En términos teológicos o espirituales, podemos con­cebir esta desconexión absoluta con la totalidad como un vacío sagrado en el alma que nada exterior puede colmar. A veces tratamos desesperadamente de colmarlo con pose­siones, trabajo o creencias, pero éstas nunca se afirman. Siempre caen y nos dejan más inermes e indefensos que nunca. Llega el momento en que te das cuenta de que ya no puedes seguir disimulando ese vacío. Mientras no oigas su llamada, serás un fugitivo interior, huyendo de refugio en refugio, nada que se parezca a una casa. La naturalidad es santidad, pero es muy difícil ser natural, es decir, sentirse cómodo con la propia naturaleza. Si estás fuera de tu yo, si siempre buscas más allá de él, desconoces la llamada de tu propio misterio. Cuando reconoces la soledad de tu inte­gridad y te acoges a su misterio, tus relaciones con otros ad­quieren nuevo calor, aventura, asombro.

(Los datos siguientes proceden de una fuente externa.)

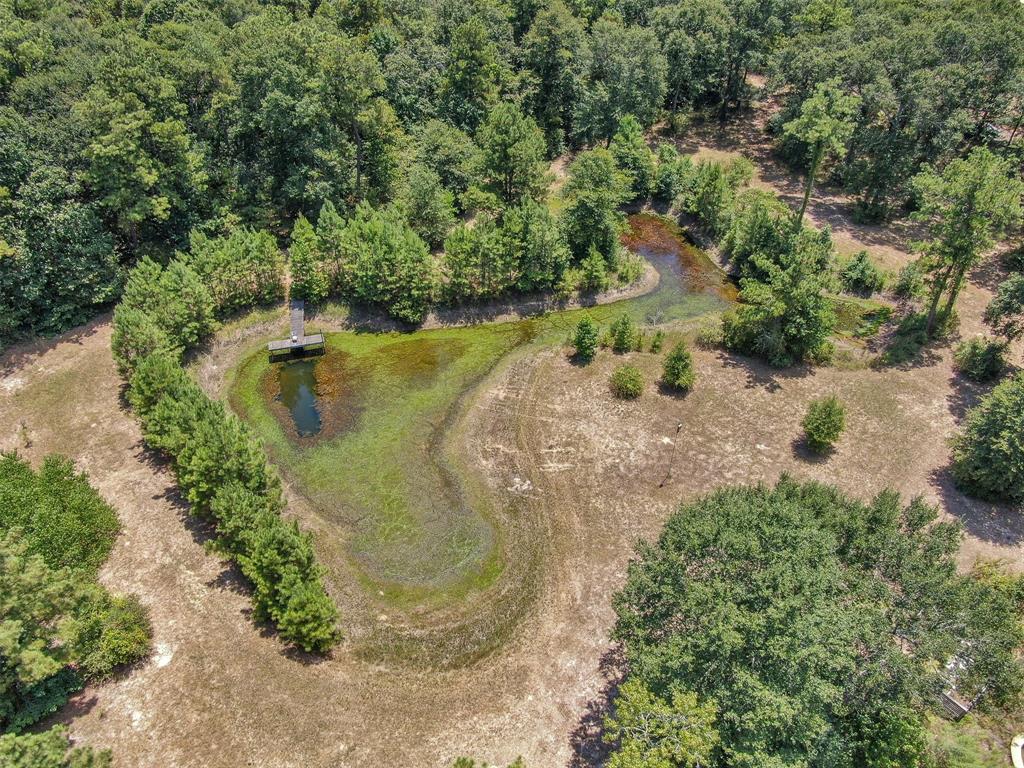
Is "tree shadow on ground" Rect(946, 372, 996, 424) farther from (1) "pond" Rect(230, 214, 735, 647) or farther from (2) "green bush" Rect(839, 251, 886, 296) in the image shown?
(1) "pond" Rect(230, 214, 735, 647)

La espiritualidad es sospechosa cuando se emplea como anestésico para engañar la sed espiritual. Esa espiri­tualidad es producto del miedo a la soledad. Quien afronta la soledad con coraje aprende que no tiene motivos para temer. La expresión «no temas» aparece trescientas sesenta y seis veces en la Biblia. En el corazón de tu soledad hay un ali­vio. Cuando lo comprendes, pierdes la mayor parte del miedo que rige tu vida. Apenas se transfigura tu miedo, en­tras en consonancia con el ritmo de tu yo.
La mente bailarina
Hay muchas clases de soledad. La del sufrimiento cuando atraviesas la oscuridad es una sensación intensa y terrible de abandono. Las palabras son incapaces de expresar tu dolor; lo que transmiten a otros está muy alejado, es muy distinto de tu verdadero sufrimiento. Todos hemos conoci­do ese momento sombrío. La conciencia popular sabe que en esas ocasiones debes tratarte a ti mismo con extraordi­naria ternura. Amo la vista de un campo de maíz en el oto­ño. Cuando pasa el viento, el maíz no permanece erguido ni trata de resistir su fuerza, porque lo arrancaría de raíz. No. El maíz se mece con el viento, se inclina hasta el suelo y después se yergue para recuperar su posición y su equi­librio. Asimismo sucede con cierta araña depredadora, que jamás teje su tela entre dos objetos duros como piedras porque el viento la arrancaría. Instintivamente la teje entre dos hojas de hierba. Cuando pasa el viento, la tela se inclina con la hierba y después vuelve a su punto de equilibrio. És­tas son bellas imágenes de una mente en consonancia con su propio ritmo. Cuando endurecemos nuestra men­te, cuando nos aferramos a nuestras ideas o creencias, ejer­cemos una presión terrible sobre ella, perdemos la suavi­dad y la flexibilidad que hacen a la comunión, el refugio protector. A veces la mejor cura para tu alma es flexibilizar ciertas ideas que endurecen y cristalizan tu mente; porque éstas te alejan de tu propia profundidad y belleza. Se diría que la creatividad requiere una tensión flexible y moderada. Aquí es útil la imagen del violín. Las cuerdas excesivamente tensas o flojas se rompen. Cuando están debidamente afi­nadas, el violín puede soportar una fuerza tremenda y producir sonidos poderosos y tiernos.